Demoted, shoved aside, reviled by a hundred pontificating editorialists and columnists – gatekeepers of the fourth estate who took time out from toadying to Karl Rove and helping Bush/Cheney lie repeatedly and catastrophically to the American people – to condemn Dan for failing to make absolutely certain that his producers had made absolutely certain about the authenticity of a couple of documents.
None of the posturing pontificators even suggested that the documents did not exist – just that these were not the originals, which Bush and family and friends and politically sensitive commanders had taken pains to destroy. Meantime, a bloody war had been launched by the draft dodgers based on forged documents and twisted intelligence, aided and abetted by a docile, largely uncritical press corps.
No one seriously maintained that the story Dan reported was not true. Nor that the eye-witnesses to Bush’s draft evasion and kissing off Air National Guard duties were less than credible.
Clearly, the entire story was true.
But what has truth got to do with high-minded principles of journalism such as lab-testing documents and kissing ass to make sure you get access to interviews with high officials whom you know for a fact are cynically using you to spread more lies to readers or viewers who haven’t yet noticed that you are not to be trusted.

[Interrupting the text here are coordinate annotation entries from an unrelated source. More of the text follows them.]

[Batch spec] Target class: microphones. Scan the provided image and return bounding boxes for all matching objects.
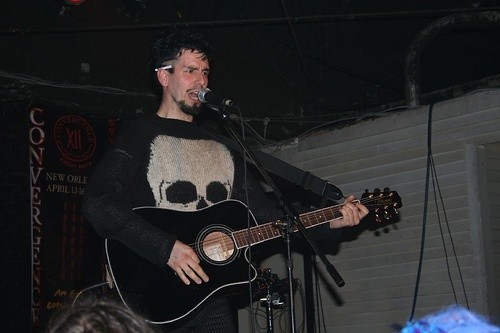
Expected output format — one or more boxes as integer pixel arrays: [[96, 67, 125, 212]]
[[198, 88, 241, 112]]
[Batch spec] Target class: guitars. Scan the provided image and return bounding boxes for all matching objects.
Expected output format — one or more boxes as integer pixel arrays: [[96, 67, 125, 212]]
[[105, 185, 404, 327]]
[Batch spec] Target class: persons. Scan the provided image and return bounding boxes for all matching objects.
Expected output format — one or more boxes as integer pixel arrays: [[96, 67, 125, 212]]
[[78, 33, 371, 332]]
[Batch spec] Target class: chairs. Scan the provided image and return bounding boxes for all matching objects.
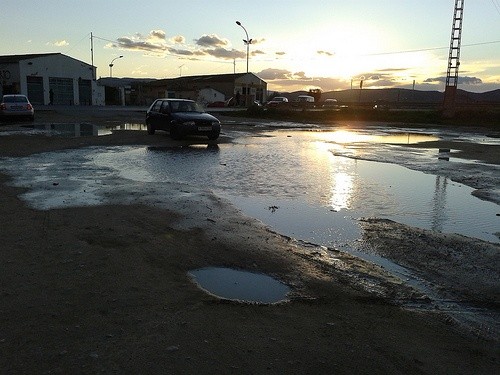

Poor Dan. He told the truth, and he lost his job — while many of his hypocritical colleagues were losing their souls.
It’s hard to see how he can win his $70 million suit, but I hope he wins it at least for a dollar, or that it gets far enough to get Bush on the stand and cross-examine him on every aspect of his sorry history that his family has thus far managed to hush up.
It could happen. The suit could easily go on until Bush leaves office and loses some of the stonewalling powers now baffling Congress.
Let’s help Bush flesh out his legacy, adding his early signs of corruption to the high crimes and misdemeanors for which historians will mainly remember him, even as they honor Dan Rather for being one of very few journalists who in those dark times were willing, despite the risks, to deal in realities.